Migrating from paper and ad-hoc processes into a modern, AI-enhanced Contract Lifecycle Management platform is a big undertaking. This article provides a step-by-step migration pattern, practical tips, and a sample roadmap to make that transition predictable and valuable.
Typical starting challenges
- Scattered documents across email, file shares, and local drives.
- Lack of standard templates and inconsistent clause language.
- No central metadata or actionable audit trails.
High-level migration roadmap
- Discovery: Inventory contract repositories, stakeholders, and common contract types.
- Prioritization: Identify high-value contract classes (e.g., NDAs, vendor contracts) to migrate first.
- Extraction: Digitize paper documents and extract metadata using OCR + AI document understanding.
- Normalization: Standardize parties, clause names, and metadata taxonomy.
- Platform selection & pilot: Choose CLM, run a pilot with 1–2 contract classes and refine templates/workflows.
- Scale & govern: Expand to additional contract types, enforce clause libraries, and train users.
How AI assists the migration
- Document classification: Automatically categorize contract types during ingestion.
- Clause extraction: Identify termination, indemnity, and payment clauses with high accuracy for metadata tagging.
- Risk scoring: Flag high-risk clauses to prioritize legal review.
Change management essentials
- Start with stakeholders who will gain the most (procurement, finance).

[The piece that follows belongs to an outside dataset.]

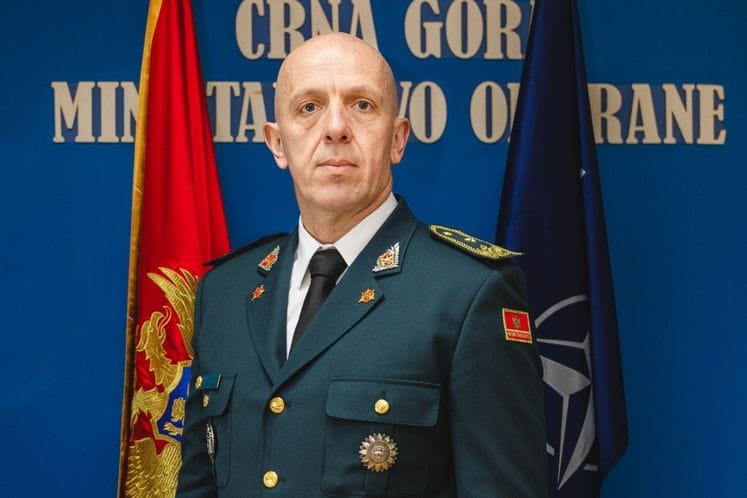 Biografija načelnika Generalštaba: brigadni general Miodrag Vuksanović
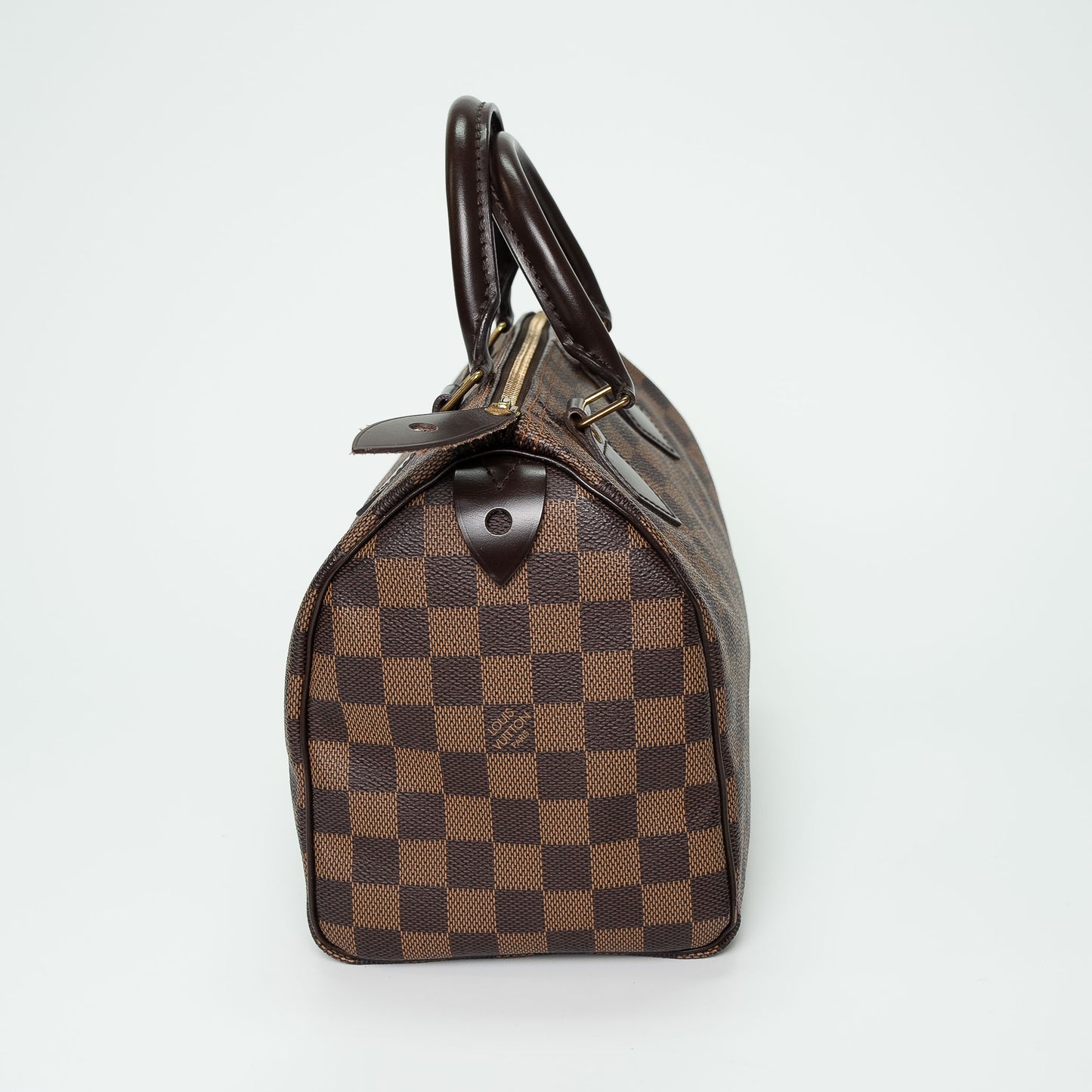 Louis Vuitton Damier Ebene Speedy 25 Handbag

- Provide short training modules focused on common tasks (search, create, route).
- Keep legal in the loop for playbook and clause governance to prevent reversion to old habits.
Sample 6-month pilot plan
- Weeks 1–4: Discovery and tooling proof of concept.
- Weeks 5–8: Pilot ingestion and classification for top contract type.
- Weeks 9–16: Template and workflow configuration; integrate with eSignature.
- Weeks 17–24: Expand to second contract class, measure ROI (time saved, risk reduced).
KPIs to track
- Time-to-execute (request → fully signed).
- Manual interventions avoided per month.
- Percent of contracts with structured metadata.
- Number of high-risk clauses flagged vs resolved.
Conclusion
Moving from paper to AI-enhanced CLM is a staged journey. Start small, use AI for the heavy lifting of extraction and tagging, and expand once processes and governance prove their value.